魯生のパクパク

占いという もう一つの眼

本州九州

2010年07月18日 | 日記・エッセイ・コラム

No.969

九州の自己主張は、いわゆる日本人のイメージとは距離がある。
自己主張のない日本人と言われるが、関西と九州は例外だ。明るく積極的で、アピール上手だ。

おそらく、交易による外国との交流が多く、異民族との付き合いの必然が生んだ文化なのだろう。
しかし、だとすれば、九州と浪速は、外国と違う付き合い方をしていたということだ。
九州が自己主張と地域の結束を主とするのに対し、浪速は駆け引きと和合に重きを置く。

九州は人の話を聴くより、自分の言いたいことを先ず言い切ろうとする。これは、沖縄、九州、朝鮮半島に、共通する文化だ。会話をする時、相手の言動が見えた瞬間、ヤッキになってストレートに自分の言い分を言い出す。(言葉も早く語気も強い)
これに対し、浪速は、相手をよく確かめた上で、揚げ足を取りながら、相手の勢いをそぎ、自分の言い分を通そうとする突っ込み型だ。
流儀は違うが、自己主張は共通している。

九州の交易は倭寇など、異民族集団の直接の関わりであり、力の結束が必要だったが、浪速の交易は、内海の奥深くで、商人が智恵と社交で平和的な取引をしていたからではないかと思う。

九州の自己主張は、付加価値を付ける売り込み上手で、初めから価値あるものとして振る舞う。
「東男に京女」は評判から生まれたものだろうが、「九州男児」の始まりは、「男児」という自賛の響きからして、自称で始まったと思われる。これは「韓流」に通ずる「ふれ込み効果」だ。

本州人、ことに関東以北の人が面食らうのは、九州人の朗々とした言動だ。何を言うにも自分のことを「すばらしいもの」のように言う。
しかし、明治以降、九州文化がすっかり馴染んだ東京は、クールにではあるが、自分を照れずに主張する。関西人からすると、逆にこれに呆れる。
「ちったあ、謙遜せえ!」と思うからだが、最近また、関西文化が行き渡った東京では、「させていただきます」とか、「じゃないですか」とか、自分を殺す言い回しが流行っている。

九州流の自己主張が効果を発揮している例が、九州出身の芸能人の多さや焼酎のCMの上手さだ。
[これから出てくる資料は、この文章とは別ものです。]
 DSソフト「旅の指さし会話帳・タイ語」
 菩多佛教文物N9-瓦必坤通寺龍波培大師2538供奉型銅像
(電通創業者も熊本)
九州の中では、東側の大分や宮崎は比較的、中国四国に近く、穏やかな印象があったが、やはり、九州は九州だ。

今回、口蹄疫問題で、あたかも大変な被害者のように振る舞っているが、いつから話しは逆転したのだろう。

確かに、大打撃を被った被害者であることは事実であり、気の毒なことこの上ないが、国のせいにして怒る立場ではないはずだ。

初期対応のまずさは、国にもあったが、他の全県から抗議文を送られるほど、明らかに現地の県の責任が大きい。
にもかかわらず、自己中心的な感情論を前面に出して、損害を出した事実だけで、いつの間にか、国のせいにして被害者になっている。
怒っている知事は、種牛を残したいなら、隔離保存、精子保存、DNA保存等の様々な提案をしたのだろうか。

鳥インフルエンザの時も養鶏産業は泣く泣く処分したが、宮崎のような態度は取らなかった。